Dataset excerpts:
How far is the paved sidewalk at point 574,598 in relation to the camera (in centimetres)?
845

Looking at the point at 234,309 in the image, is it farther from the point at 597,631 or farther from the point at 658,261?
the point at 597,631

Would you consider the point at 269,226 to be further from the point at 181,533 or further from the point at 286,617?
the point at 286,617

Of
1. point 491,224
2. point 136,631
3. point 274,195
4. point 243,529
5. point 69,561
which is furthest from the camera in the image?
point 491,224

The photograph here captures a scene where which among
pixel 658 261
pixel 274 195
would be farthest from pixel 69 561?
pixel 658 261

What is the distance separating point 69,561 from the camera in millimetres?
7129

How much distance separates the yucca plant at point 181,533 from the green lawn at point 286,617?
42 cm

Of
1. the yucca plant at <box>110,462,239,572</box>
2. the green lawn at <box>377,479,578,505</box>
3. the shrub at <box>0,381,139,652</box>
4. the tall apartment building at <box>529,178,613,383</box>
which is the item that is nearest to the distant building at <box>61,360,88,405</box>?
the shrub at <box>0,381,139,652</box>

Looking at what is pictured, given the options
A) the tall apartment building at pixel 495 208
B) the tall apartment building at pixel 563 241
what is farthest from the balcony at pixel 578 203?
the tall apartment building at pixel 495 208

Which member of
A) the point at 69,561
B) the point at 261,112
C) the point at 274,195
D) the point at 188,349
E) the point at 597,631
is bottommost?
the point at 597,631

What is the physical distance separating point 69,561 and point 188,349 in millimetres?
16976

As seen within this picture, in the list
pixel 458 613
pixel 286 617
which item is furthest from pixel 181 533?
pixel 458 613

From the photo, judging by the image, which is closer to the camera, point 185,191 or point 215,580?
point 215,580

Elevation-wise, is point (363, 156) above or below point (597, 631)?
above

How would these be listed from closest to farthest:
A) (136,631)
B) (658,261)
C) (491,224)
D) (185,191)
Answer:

Direction: Each record should come back exactly as written.

Finished exercise:
How far is the paved sidewalk at point 574,598 in relation to the camera (in centimetres)?
845

Looking at the point at 234,309 in the image, is it farther from the point at 597,631 or farther from the point at 658,261?
the point at 597,631

Would you consider the point at 269,226 to be further from the point at 181,533 or further from the point at 286,617?
the point at 286,617

Of
1. point 491,224
2. point 136,631
3. point 274,195
4. point 243,529
5. point 69,561
which is furthest from the camera in the image?
point 491,224

The photograph here captures a scene where which among
pixel 658 261
pixel 274 195
would be farthest from pixel 69 561?
pixel 658 261

What is the distance separating point 69,561 from the camera in millimetres?
7129

How much distance separates the yucca plant at point 181,533 from the green lawn at point 286,617?
42 cm

Of
1. the yucca plant at <box>110,462,239,572</box>
2. the green lawn at <box>377,479,578,505</box>
3. the shrub at <box>0,381,139,652</box>
4. the tall apartment building at <box>529,178,613,383</box>
which is the item that is nearest to the distant building at <box>61,360,88,405</box>?
the shrub at <box>0,381,139,652</box>

Looking at what is pictured, given the options
A) the tall apartment building at pixel 495 208
B) the tall apartment building at pixel 563 241
what is farthest from the balcony at pixel 578 203?
the tall apartment building at pixel 495 208

Which member of
A) the point at 69,561
B) the point at 261,112
C) the point at 274,195
D) the point at 188,349
E) the point at 597,631
is bottommost?
the point at 597,631

What is the physical distance separating point 69,561 and point 188,349 in millimetres?
16976

As seen within this picture, in the list
pixel 458 613
pixel 286 617
which item is furthest from pixel 181 533?
pixel 458 613

From the photo, judging by the image, which is closer to the camera, point 185,191 or point 215,580?
point 215,580

Elevation-wise, is point (363, 156) above or below point (597, 631)?
above

How would these be listed from closest to farthest:
A) (136,631)
B) (658,261)
C) (491,224)
D) (185,191)
Answer:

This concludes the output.